[英]Multivariate time series forecasting with 3 months dataset
I have 3 months of data (each row corresponding to each day) generated and I want to perform a multivariate time series analysis for the same:我生成了 3 个月的数据(每一行对应于每一天),我想对其进行多变量时间序列分析:
the columns that are available are -可用的列是 -
Date Capacity_booked Total_Bookings Total_Searches %Variation
Each Date has 1 entry in the dataset and has 3 months of data and I want to fit a multivariate time series model to forecast other variables as well.每个日期在数据集中有 1 个条目,有 3 个月的数据,我想拟合一个多元时间序列 model 来预测其他变量。

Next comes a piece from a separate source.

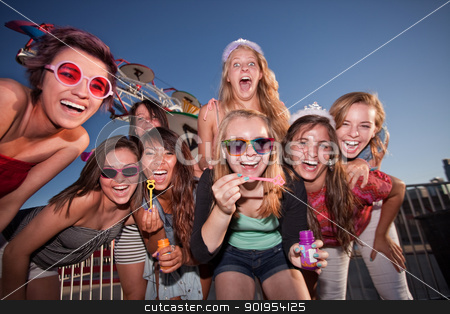 Group of Girls Blowing Bubbles stock photo, Laughing teenage girls blowing bubbles at an amusement park by Scott Griessel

So far, this was my attempt and I tried to achieve the same by reading articles.到目前为止,这是我的尝试,我试图通过阅读文章来达到同样的目的。
I did the same -我也这样做了-
df['Date'] = pd.to_datetime(Date , format = '%d/%m/%Y')
data = df.drop(['Date'], axis=1)
data.index = df.Date
from statsmodels.tsa.vector_ar.vecm import coint_johansen
johan_test_temp = data
coint_johansen(johan_test_temp,-1,1).eig
#creating the train and validation set
train = data[:int(0.8*(len(data)))]
valid = data[int(0.8*(len(data))):]
freq=train.index.inferred_freq
from statsmodels.tsa.vector_ar.var_model import VAR
model = VAR(endog=train,freq=train.index.inferred_freq)
model_fit = model.fit()
# make prediction on validation
prediction = model_fit.forecast(model_fit.data, steps=len(valid))
cols = data.columns
pred = pd.DataFrame(index=range(0,len(prediction)),columns=[cols])
for j in range(0,4):
for i in range(0, len(prediction)):
pred.iloc[i][j] = prediction[i][j]
I have a validation set and prediction set.我有一个验证集和预测集。 However the predictions are way worse than expected.
然而,预测比预期的要糟糕得多。
The plots of the dataset are - 1. % Variation数据集的图是 - 1. % Variation
The output that I am receiving are -我收到的 output 是 -
Prediction dataframe -预测 dataframe -
Validation Dataframe -验证 Dataframe -
As you can see that predictions are way off what is expected.如您所见,预测与预期相差甚远。 Can anyone advise a way to improve the accuracy.
任何人都可以提出一种提高准确性的方法。 Also, if I fit the model on whole data and then print the forecasts, it doesn't take into account that new month has started and hence to predict as such.
此外,如果我在整个数据上拟合 model 然后打印预测,则没有考虑到新月份已经开始并因此进行预测。 How can that be incorporated in here.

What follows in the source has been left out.